Those against the closure of Sagamore Children's Psychiatric Center got a largely sympathetic reception from a panel of 13 state legislators at a public hearing Monday in Farmingdale.
In July, the state Office of Mental Health issued a comprehensive plan to overhaul the mental health services by merging the state's 24 inpatient psychiatric hospitals into 15 "regional centers of excellence" to focus more on community-based services.
On Long Island, the plan is that next July, Sagamore in Dix Hills will lose its 54 beds. Instead, children from Long Island who needed to be hospitalized would go to facilities in Queens or the Bronx.
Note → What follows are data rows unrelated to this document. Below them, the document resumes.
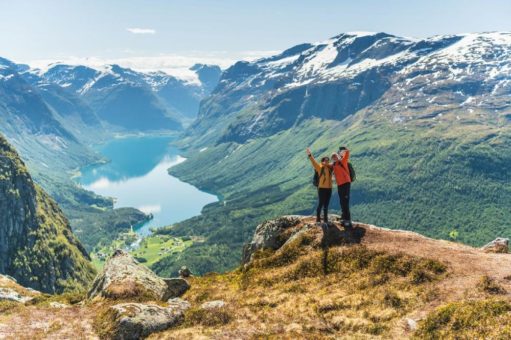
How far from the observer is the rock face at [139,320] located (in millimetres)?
32000

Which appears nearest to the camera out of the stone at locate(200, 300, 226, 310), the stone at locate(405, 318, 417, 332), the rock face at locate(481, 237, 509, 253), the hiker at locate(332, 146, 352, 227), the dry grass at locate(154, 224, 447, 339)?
the stone at locate(405, 318, 417, 332)

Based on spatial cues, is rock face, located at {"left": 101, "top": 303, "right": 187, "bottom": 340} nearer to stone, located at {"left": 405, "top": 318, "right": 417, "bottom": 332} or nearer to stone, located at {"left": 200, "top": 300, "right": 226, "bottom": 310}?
stone, located at {"left": 200, "top": 300, "right": 226, "bottom": 310}

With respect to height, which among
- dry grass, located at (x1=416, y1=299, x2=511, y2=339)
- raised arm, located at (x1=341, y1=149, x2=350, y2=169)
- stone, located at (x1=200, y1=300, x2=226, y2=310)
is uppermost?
raised arm, located at (x1=341, y1=149, x2=350, y2=169)

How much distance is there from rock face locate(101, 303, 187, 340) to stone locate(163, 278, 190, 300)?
730 cm

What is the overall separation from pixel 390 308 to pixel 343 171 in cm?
1529

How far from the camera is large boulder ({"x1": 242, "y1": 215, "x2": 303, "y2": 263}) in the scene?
48406 mm

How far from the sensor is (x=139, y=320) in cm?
3262

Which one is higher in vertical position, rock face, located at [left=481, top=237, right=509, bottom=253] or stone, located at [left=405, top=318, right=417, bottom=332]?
stone, located at [left=405, top=318, right=417, bottom=332]

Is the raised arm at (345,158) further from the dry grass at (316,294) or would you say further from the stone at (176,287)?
the stone at (176,287)

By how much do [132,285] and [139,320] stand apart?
1097 centimetres

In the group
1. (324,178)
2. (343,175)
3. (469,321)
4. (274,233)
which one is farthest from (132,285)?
(469,321)

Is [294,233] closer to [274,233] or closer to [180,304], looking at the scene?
[274,233]

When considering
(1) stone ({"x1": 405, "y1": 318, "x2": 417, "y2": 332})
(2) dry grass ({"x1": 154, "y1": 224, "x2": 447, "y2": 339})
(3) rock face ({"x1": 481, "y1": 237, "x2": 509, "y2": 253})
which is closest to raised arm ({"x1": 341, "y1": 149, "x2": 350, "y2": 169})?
(2) dry grass ({"x1": 154, "y1": 224, "x2": 447, "y2": 339})

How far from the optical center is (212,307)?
35.3 meters
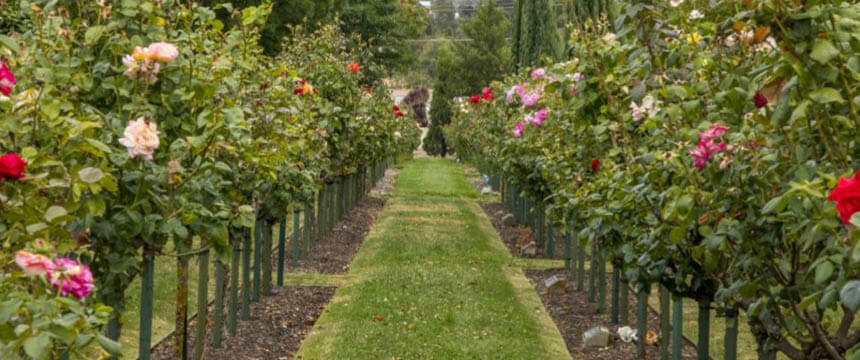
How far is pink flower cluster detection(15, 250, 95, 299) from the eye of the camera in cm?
194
To give local communities the chance to respond to the state's plan, the chairmen of the mental health committees for both houses, Assemb. Aileen Gunther (D-Middletown) and Sen. David Carlucci (D-Rockland), and Sen. Kemp Hannon (R-Garden City), chairman of the Senate health committee, are holding three hearings around the state. The first was on Long Island at Farmingdale State College.
Michael Mensch, district superintendent for Western Suffolk BOCES, which works with the psychiatric center to provide classes for Sagamore patients, called the services "irreplaceable" and the thought of inpatient beds being relocated to New York City "frightening."
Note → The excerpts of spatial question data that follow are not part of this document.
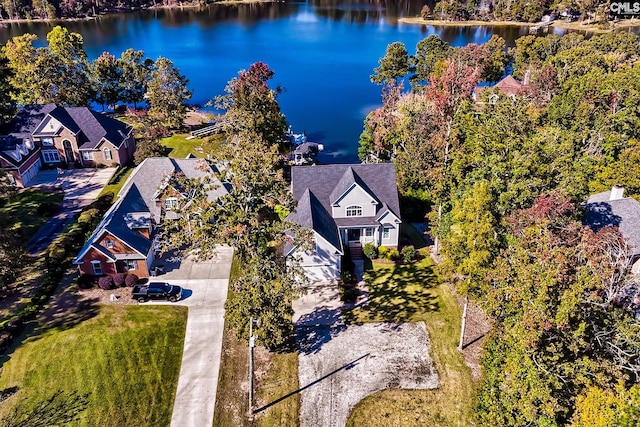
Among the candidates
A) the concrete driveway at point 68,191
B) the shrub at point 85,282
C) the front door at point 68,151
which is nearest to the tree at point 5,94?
the front door at point 68,151

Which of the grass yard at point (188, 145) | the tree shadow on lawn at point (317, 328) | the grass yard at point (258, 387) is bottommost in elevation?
the grass yard at point (258, 387)

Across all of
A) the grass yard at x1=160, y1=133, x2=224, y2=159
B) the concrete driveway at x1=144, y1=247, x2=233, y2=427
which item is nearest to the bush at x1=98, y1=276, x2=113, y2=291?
the concrete driveway at x1=144, y1=247, x2=233, y2=427

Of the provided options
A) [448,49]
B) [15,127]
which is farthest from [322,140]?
[15,127]

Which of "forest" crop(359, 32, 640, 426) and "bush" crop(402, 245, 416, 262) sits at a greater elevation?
"forest" crop(359, 32, 640, 426)

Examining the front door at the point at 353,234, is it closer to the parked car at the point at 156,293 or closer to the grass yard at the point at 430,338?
the grass yard at the point at 430,338

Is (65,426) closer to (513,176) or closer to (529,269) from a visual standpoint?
(529,269)

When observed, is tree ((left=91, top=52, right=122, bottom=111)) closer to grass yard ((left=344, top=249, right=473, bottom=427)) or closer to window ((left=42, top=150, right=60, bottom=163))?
window ((left=42, top=150, right=60, bottom=163))
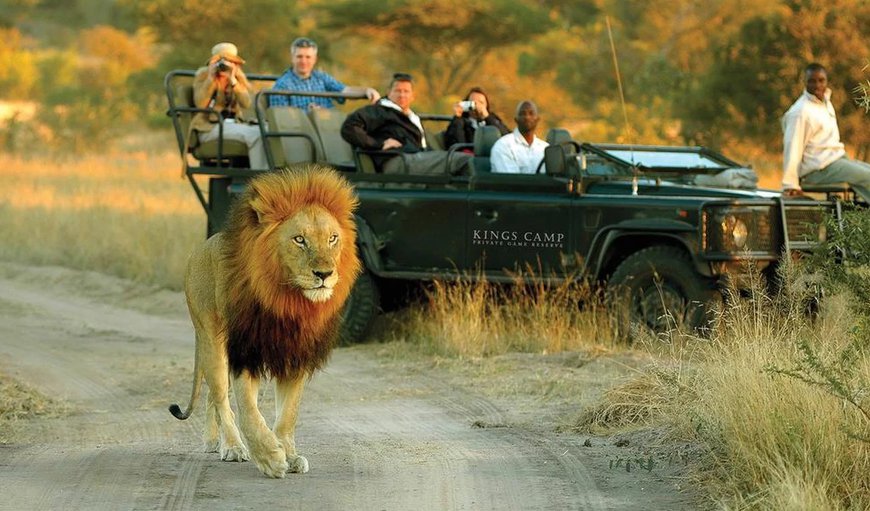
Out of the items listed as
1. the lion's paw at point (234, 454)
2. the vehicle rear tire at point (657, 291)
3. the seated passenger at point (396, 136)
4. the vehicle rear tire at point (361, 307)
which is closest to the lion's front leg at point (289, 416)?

"OMH hasn't created a viable plan," he told the panel. "There's no alternative for the Sagamore program."
The lack of detail about services that would replace Sagamore troubled some speakers.
Nicholas LaMorte, president of the Long Island office for Civil Service Employees Association Local 1000, which represents about 140 employees at Sagamore, told the legislators that Gov. Andrew M. Cuomo's administration "is purposely misleading the public about the impact of this plan by packaging it with a nice sounding name without providing any real detail about how services will be provided or supported."
"Do you really believe that closing Sagamore and shipping these kids to Queens is a good thing?" he asked the panel.
Debra Kingsley, a psychologist at Sagamore for 34 years, gave an impassioned plea for keeping the facility open, saying it "already is a center of excellence."
"We are the last option for children in dire straits," she said.
After Kingsley spoke, Gunther, a nurse, said: "Maybe you are the model we are looking for."
Other legislators also were vocal in their opposition. Sen. Philip Boyle (R-Bay Shore) said closing the facility would be "devastating."
Sen. Lee Zeldin (R-Shirley) said he gets "the need to rein in costs." But, he said, "I want to find an alternative."